Your answer should consist of the lines in the listing that hold "Necklace".
BEGIN PROVIDED INFORMATION
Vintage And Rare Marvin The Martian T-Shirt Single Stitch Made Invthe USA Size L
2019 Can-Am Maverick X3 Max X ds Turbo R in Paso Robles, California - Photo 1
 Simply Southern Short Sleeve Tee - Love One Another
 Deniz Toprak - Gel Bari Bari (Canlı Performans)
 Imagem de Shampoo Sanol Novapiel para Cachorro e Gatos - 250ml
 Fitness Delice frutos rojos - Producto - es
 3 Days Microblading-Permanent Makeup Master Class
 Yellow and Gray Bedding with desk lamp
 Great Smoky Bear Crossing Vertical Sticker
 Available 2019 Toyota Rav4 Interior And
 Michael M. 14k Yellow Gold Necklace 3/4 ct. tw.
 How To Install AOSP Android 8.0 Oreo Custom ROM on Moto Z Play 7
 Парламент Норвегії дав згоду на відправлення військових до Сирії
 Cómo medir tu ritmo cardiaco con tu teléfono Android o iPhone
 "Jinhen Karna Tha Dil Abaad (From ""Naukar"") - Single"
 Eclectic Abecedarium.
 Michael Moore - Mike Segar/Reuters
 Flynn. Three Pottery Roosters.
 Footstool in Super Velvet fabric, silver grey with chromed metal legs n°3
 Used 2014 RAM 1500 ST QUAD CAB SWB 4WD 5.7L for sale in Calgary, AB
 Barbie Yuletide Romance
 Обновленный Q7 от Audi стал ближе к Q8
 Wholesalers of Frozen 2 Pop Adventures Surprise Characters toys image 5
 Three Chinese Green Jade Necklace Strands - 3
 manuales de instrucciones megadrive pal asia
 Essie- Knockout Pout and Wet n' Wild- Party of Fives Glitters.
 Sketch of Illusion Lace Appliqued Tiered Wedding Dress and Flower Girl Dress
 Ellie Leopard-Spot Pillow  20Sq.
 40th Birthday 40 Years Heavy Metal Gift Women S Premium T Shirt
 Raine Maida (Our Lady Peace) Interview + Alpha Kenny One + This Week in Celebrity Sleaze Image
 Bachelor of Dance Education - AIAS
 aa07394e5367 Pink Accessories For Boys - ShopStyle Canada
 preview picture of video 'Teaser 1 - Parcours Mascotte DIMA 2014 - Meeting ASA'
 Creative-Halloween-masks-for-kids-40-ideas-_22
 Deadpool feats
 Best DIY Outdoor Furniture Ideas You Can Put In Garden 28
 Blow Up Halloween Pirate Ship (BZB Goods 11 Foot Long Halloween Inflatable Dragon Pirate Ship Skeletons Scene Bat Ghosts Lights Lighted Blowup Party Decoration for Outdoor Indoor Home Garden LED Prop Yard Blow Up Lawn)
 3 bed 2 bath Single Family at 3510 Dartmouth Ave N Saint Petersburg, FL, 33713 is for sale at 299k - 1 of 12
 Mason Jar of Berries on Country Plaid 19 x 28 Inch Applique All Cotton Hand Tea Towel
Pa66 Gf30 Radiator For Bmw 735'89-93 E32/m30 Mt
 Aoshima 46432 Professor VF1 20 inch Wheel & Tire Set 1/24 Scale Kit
END PROVIDED INFORMATION
TASK RESPONSE:
 Michael M. 14k Yellow Gold Necklace 3/4 ct. tw.
 Three Chinese Green Jade Necklace Strands - 3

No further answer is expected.